The female orgasm is a widely misunderstood phenomenon. It’s often thought to be either much rarer or much more common than it really is. The list of myths about the female orgasm is long. This, along with some useful facts and tips, should give you a wealth of knowledge about the female orgasm.
Myths and Facts
You may think that all orgasms are intensely pleasurable, ground-breaking experiences, but this isn’t always the case. Sometimes there are no physical sensations at all, just a feeling of calm and relaxation after intercourse.

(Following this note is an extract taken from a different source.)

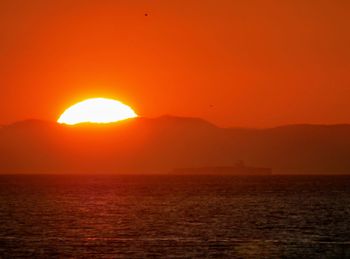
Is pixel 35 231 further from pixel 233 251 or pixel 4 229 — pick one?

Another myth, one of the most popular, is that all women experience orgasm through intercourse. This isn’t even close to be true: there are five different kinds of orgasms that women can have. Orgasm through intercourse alone is actually one of the less common kinds. Clitoral orgasms are much more common, and some women have a hard time having an orgasm at all without some kind of clitoral stimulation during sex.
Some believe that inability to reach orgasm means there’s something wrong with a woman or her relationship. However, the inability to orgasm is rarely the woman’s fault. She may be on a medication or suffer from a medical problem that prevents her from reaching the peak. Another possibility is that she hasn’t learned what type of stimulation she needs to orgasm.
This particular myth is something a lot of men believe. They may worry that if their female partner doesn’t orgasm, then they aren’t a skillful lover. Sometimes all the skill in the world can’t bring a woman to the point of orgasm. She has to take care of a few things herself as well.
The final myth is that a woman must have an orgasm to enjoy sex. I know from personal experience that this isn’t true. Sex is enjoyable simply as an intimate, bonding experience, and a fun activity to do as a couple. An orgasm isn’t necessary for sex to be pleasurable or fulfilling for a woman.
Tips to achieve orgasm
Foreplay is the preparation for great, orgasm-causing sex. An important fact for men to keep in mind is that women take longer to become aroused than them. This means foreplay might need to take a little longer than in the past. Kissing, cuddling, and massaging each other are great ways to get in the mood.
Communication is also extremely important before sex even begins. Open communication between partners means both the man and the woman have a chance to discuss their needs and what they want out of sex. They can also let each other know what they do and don’t like.
During sex, relaxation is key. If a woman is stressed and takes her worries into the bedroom with her, it can be incredibly hard to reach orgasm. Massaging each other, while a type of foreplay, is also great for relaxation before sex.
Finally, have fun! If you make sex all about the orgasm, you’ll likely feel too pressured about experience an orgasm to actually have one. Just appreciate the experience as a way to get closer to your partner, and an orgasm will come in its own time.